When Krishna frees Devaki and Vasudeva, He shows us that healing is not always about becoming someone new. Sometimes, healing is about releasing what was already sacred within us.
The heart does not always need to be rebuilt.
Sometimes, it only needs to be freed.
And then comes Ugrasena’s return.
Ugrasena was the rightful king, but he had been displaced by Kamsa. This too carries a deep inner meaning. Within each of us, there is a rightful ruler. A calm, wise, compassionate centre. A part of us that knows how to live with dignity, balance, and truth.
But when fear rules, that wisdom is pushed aside.
Fear takes the throne.
Fear decides how we respond. Fear makes us defensive. Fear makes us overthink. Fear makes us control what cannot be controlled. Fear makes us imagine rejection before love even arrives. Fear makes us mistake emotional walls for strength.
When Krishna returns Ugrasena to the throne, He brings rightful order back to Mathura.
This is the deeper work of spiritual healing. It does not merely remove fear. It allows wisdom to take its rightful place again.
Because if fear falls, but wisdom does not return, life remains unsettled.
We may be free from one pattern, but still unsure how to live differently. We may leave one prison, but still carry the posture of imprisonment. We may no longer be controlled by the old fear, but still not know how to trust peace.
That is why this episode is so relevant to modern life.
Many people today are no longer in the situation that hurt them, but they are still living from the fear it created. The outer prison may be gone, but the inner door is still closed.
They work. They smile. They achieve. They manage responsibilities. But inside, something is still waiting to be released.
Old fear.
Old pressure.
Old humiliation.
Old rejection.
Old emotional exhaustion.
The story of Devaki, Vasudeva, and Ugrasena reminds us that true freedom is not only about removing what hurt us. It is about bringing back what fear interrupted.
Tenderness must return.
Trust must return.
Dignity must return.
Inner steadiness must return.
The wise centre within us must return to the throne.
This is why not all healing looks dramatic.
Sometimes healing begins when control loosens.
Sometimes healing begins when the body stops bracing.
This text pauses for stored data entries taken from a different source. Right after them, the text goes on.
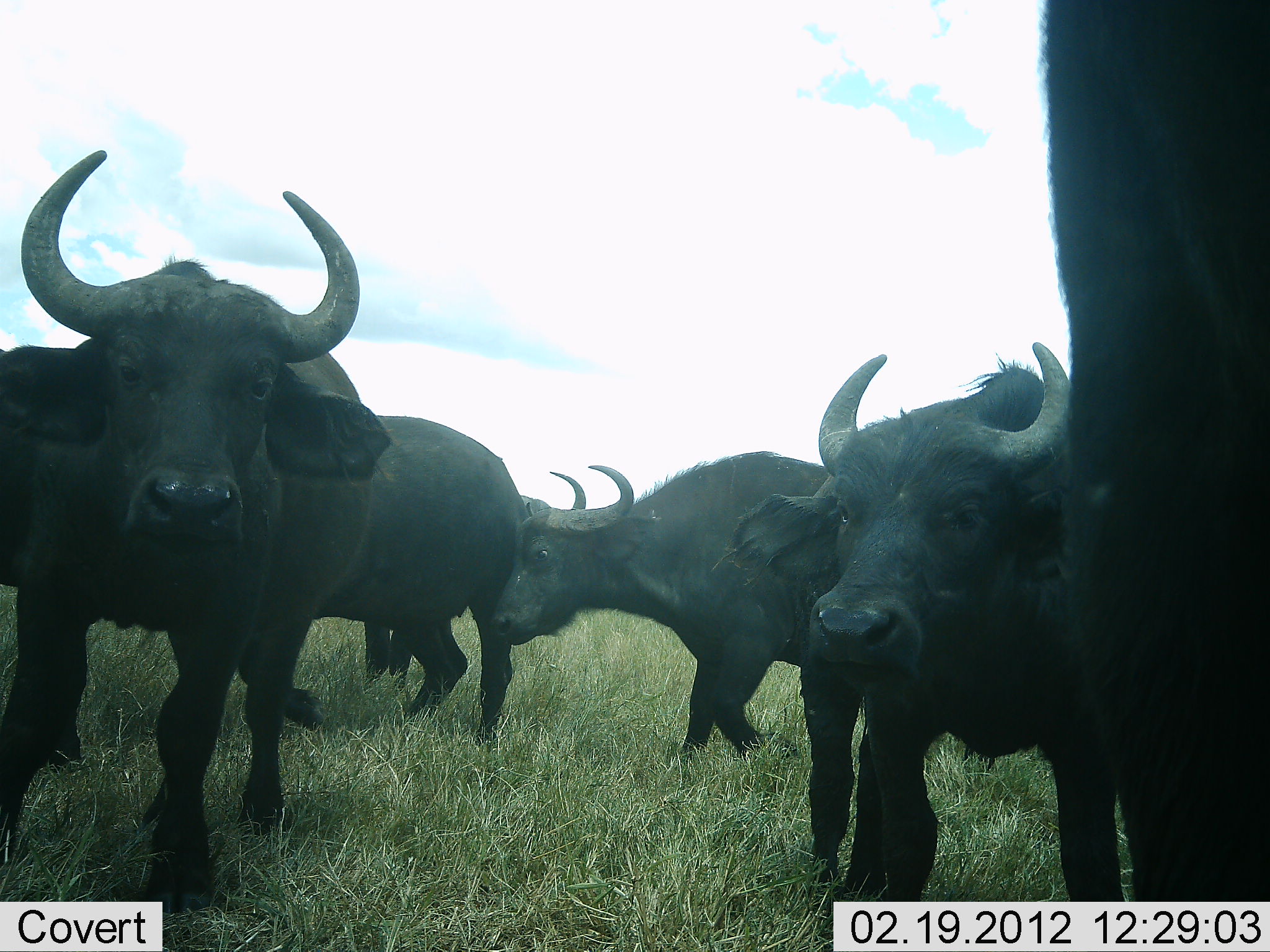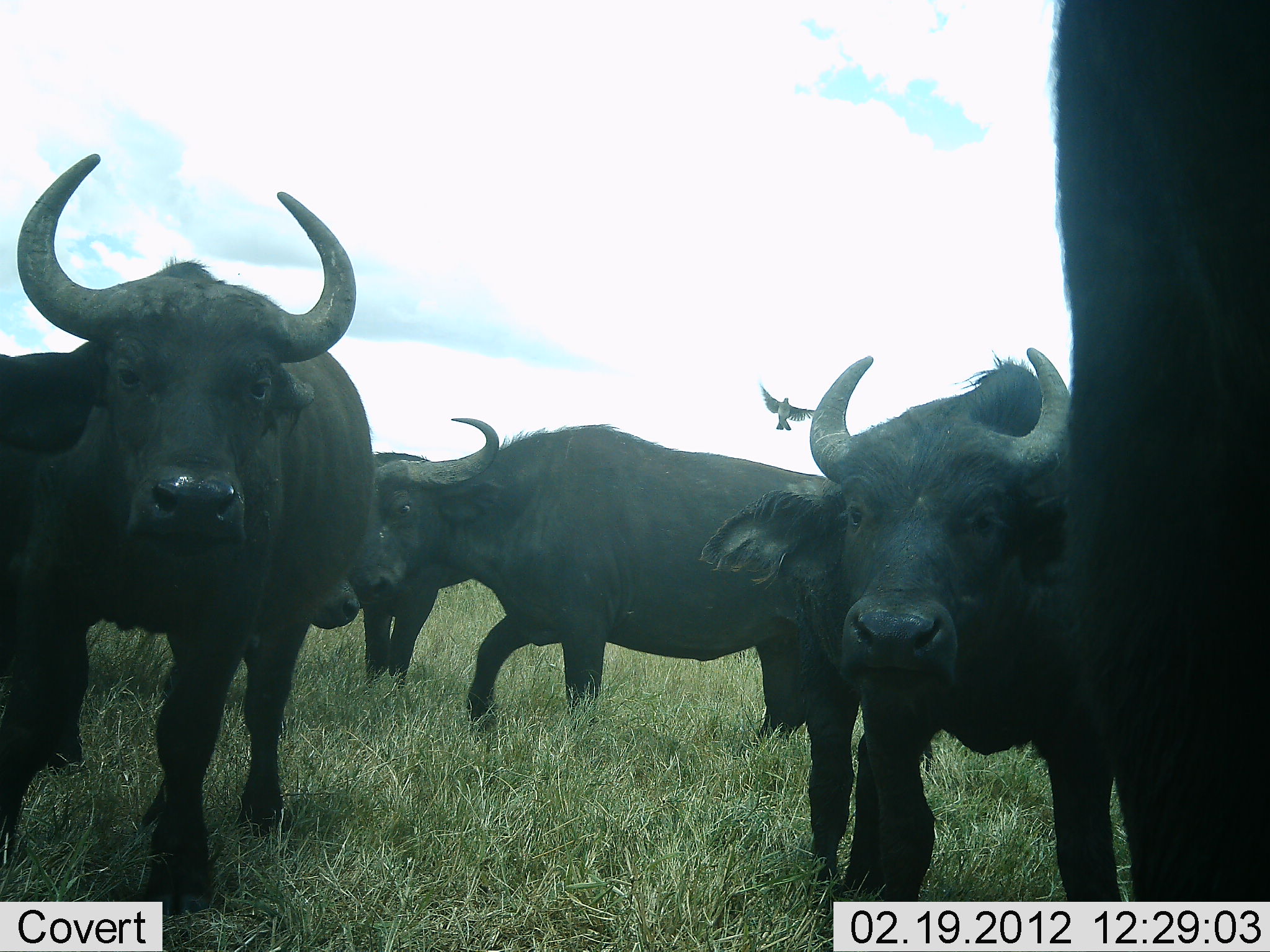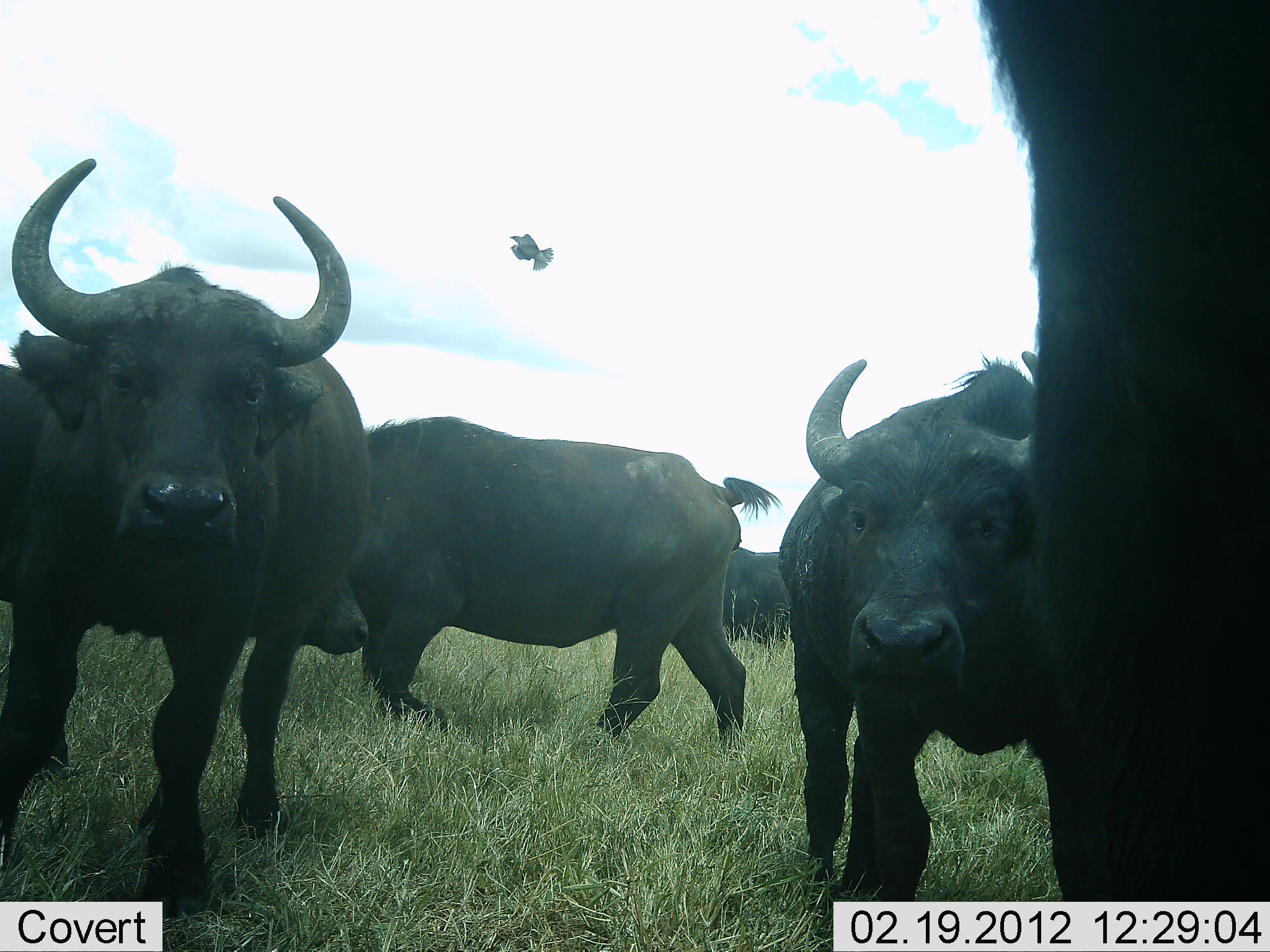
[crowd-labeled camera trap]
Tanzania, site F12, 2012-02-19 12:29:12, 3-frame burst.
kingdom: Animalia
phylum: Chordata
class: Mammalia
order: Artiodactyla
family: Bovidae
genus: Syncerus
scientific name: Syncerus caffer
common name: cape buffalo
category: buffalo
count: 6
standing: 90%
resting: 0%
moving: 71%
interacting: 10%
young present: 0%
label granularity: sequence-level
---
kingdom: Animalia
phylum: Chordata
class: Aves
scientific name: Aves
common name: bird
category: otherbird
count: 1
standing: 0%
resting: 0%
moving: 100%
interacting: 0%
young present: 0%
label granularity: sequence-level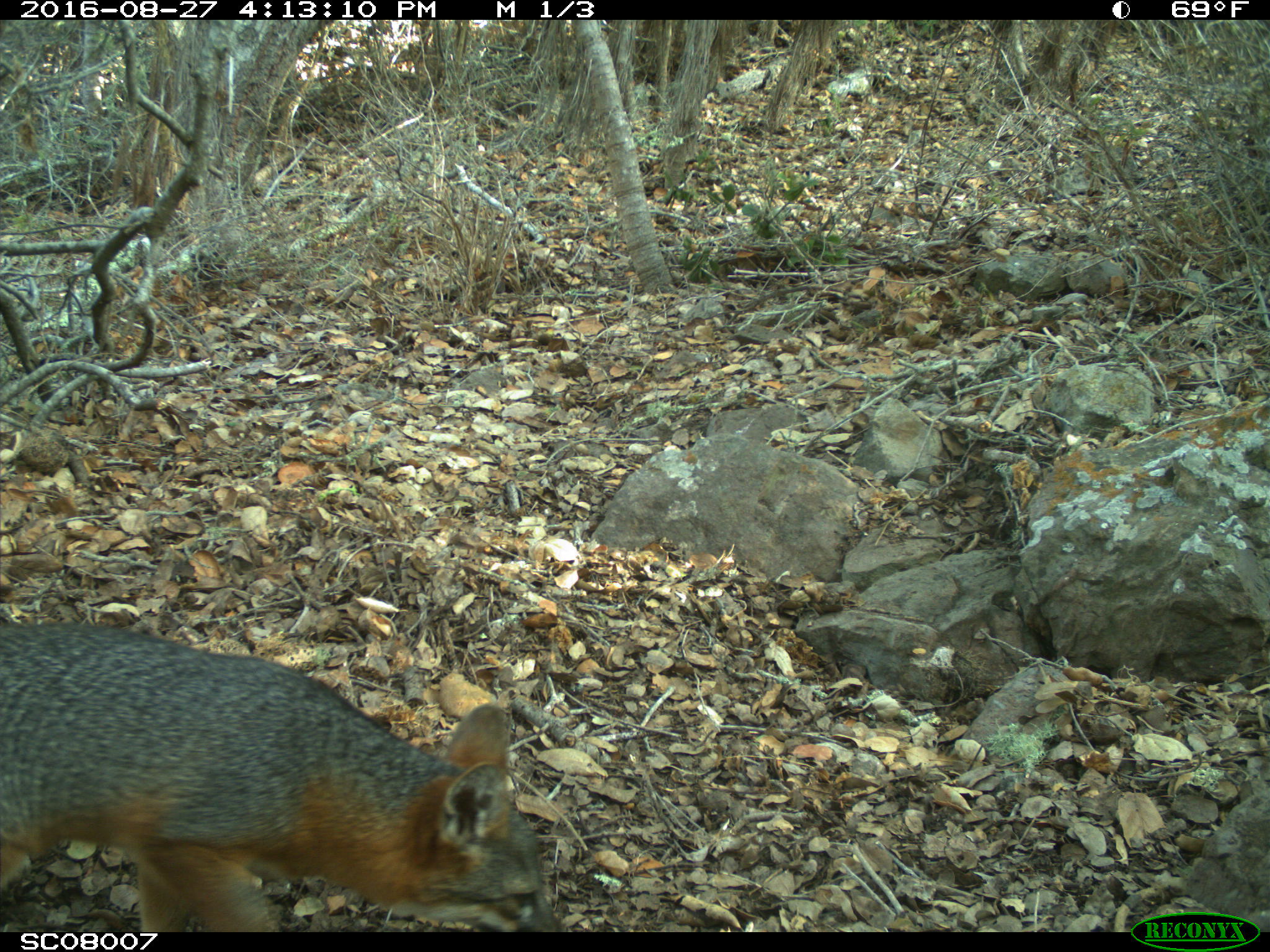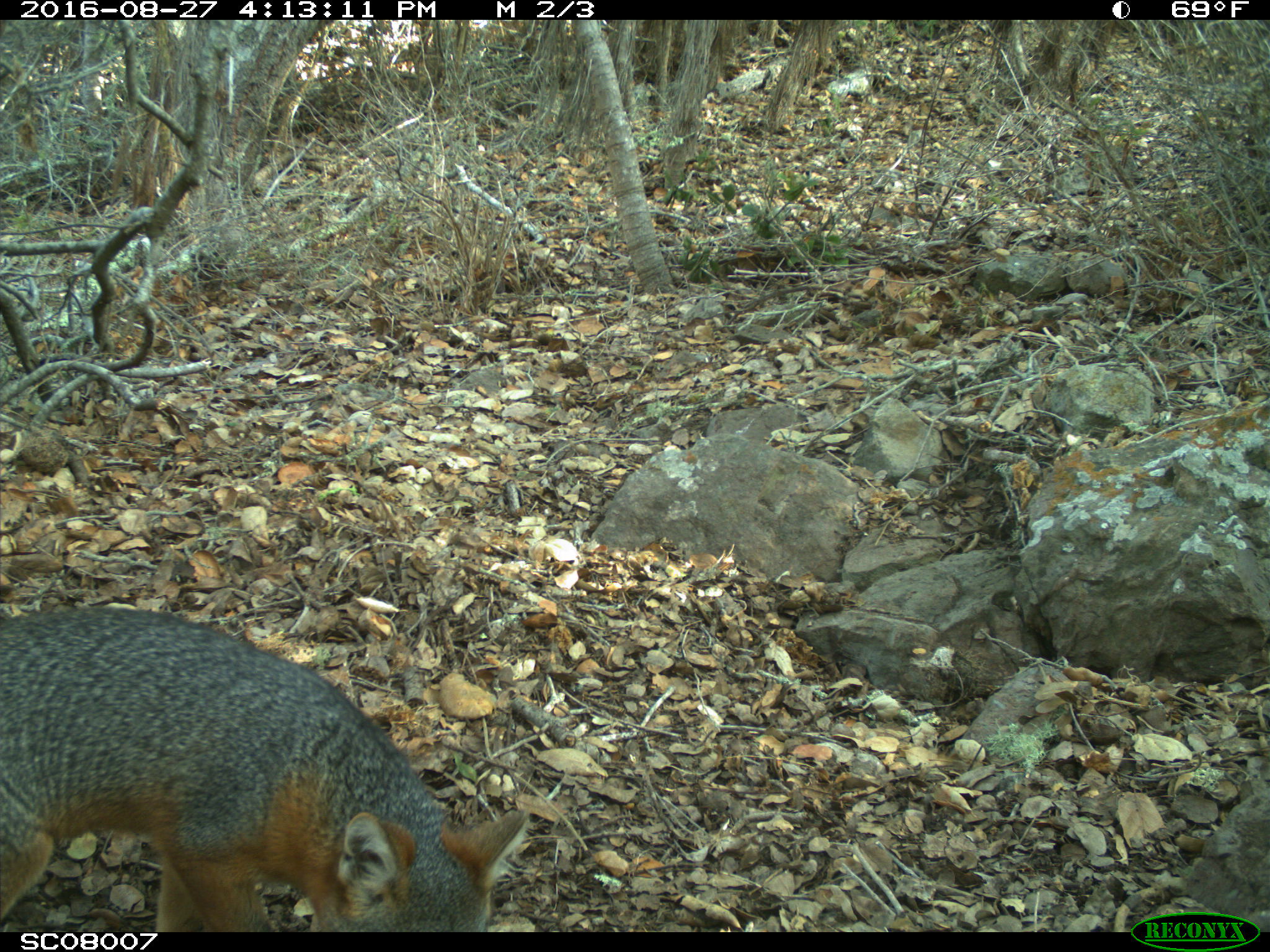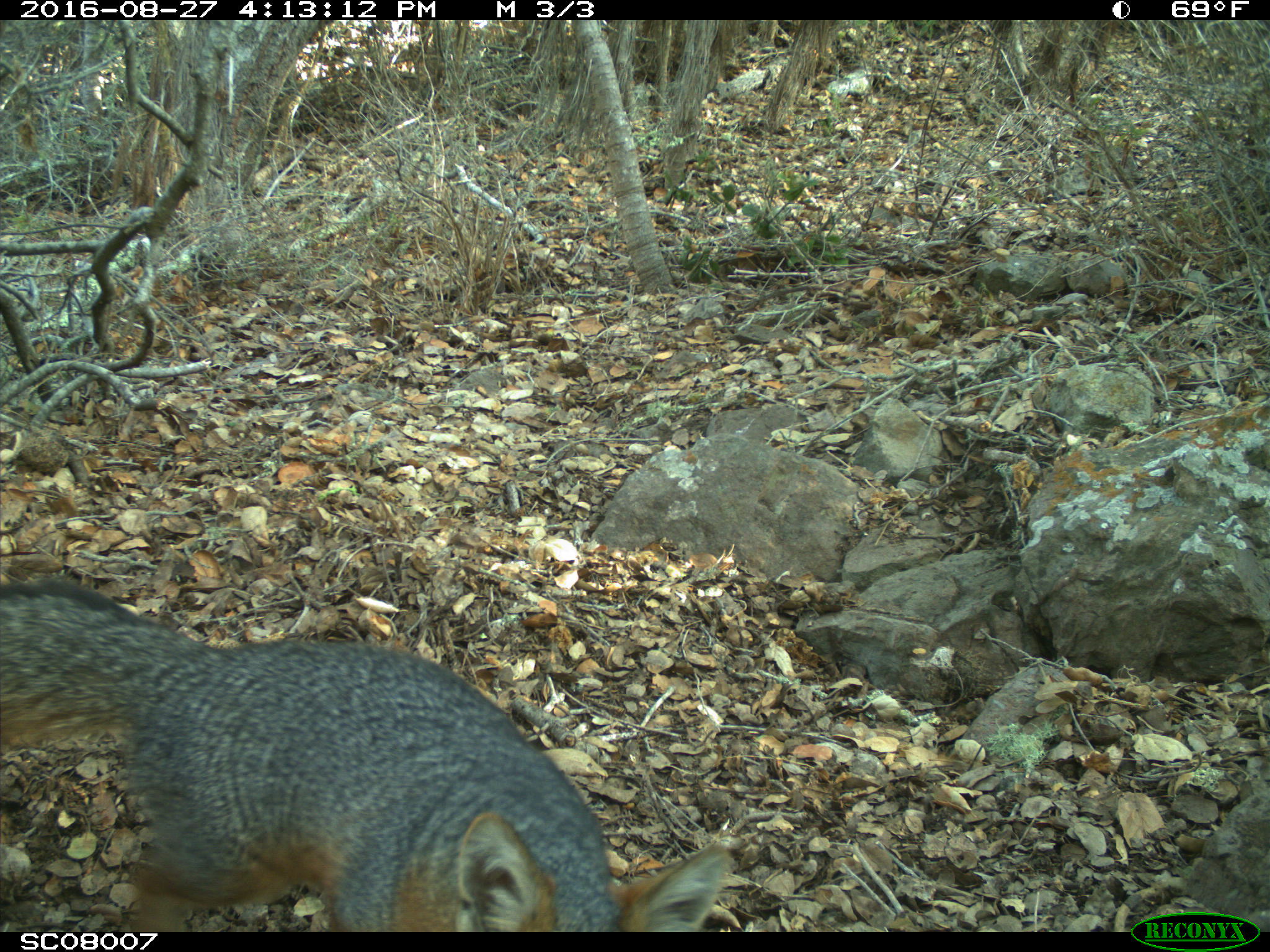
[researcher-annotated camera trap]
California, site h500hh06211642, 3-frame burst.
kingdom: Animalia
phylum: Chordata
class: Mammalia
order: Carnivora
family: Canidae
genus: Urocyon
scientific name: Urocyon littoralis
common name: island fox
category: fox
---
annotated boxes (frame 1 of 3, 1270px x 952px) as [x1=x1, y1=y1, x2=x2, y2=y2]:
fox: [x1=0, y1=623, x2=562, y2=932]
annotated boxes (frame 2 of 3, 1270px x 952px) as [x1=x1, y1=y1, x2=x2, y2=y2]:
fox: [x1=0, y1=606, x2=530, y2=933]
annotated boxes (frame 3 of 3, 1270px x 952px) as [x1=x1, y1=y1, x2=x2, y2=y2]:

Sometimes healing begins when we no longer need to prove that we are strong.
Sometimes healing begins when we allow ourselves to be gentle again, without feeling weak.
Krishna’s presence brings that order. He does not only defeat what is wrong. He protects what is sacred. He does not only end the darkness. He opens the places where light was waiting.
So when a fear pattern begins to fall in your own life, do not rush past the tender work that follows.
Sit with the parts of you that were imprisoned.
Offer them patience.
Offer them compassion.
Let them breathe again.
And then ask yourself:
Who is sitting on the throne within me today?
Is it fear?
Is it control?
Is it resentment?
Is it the need to prove?
Or is it wisdom, love, and inner steadiness?
Because the real victory is not only that Kamsa falls.
The real victory is that Devaki and Vasudeva are freed.
The real victory is that Ugrasena returns.
The real victory is that the kingdom within begins to breathe again.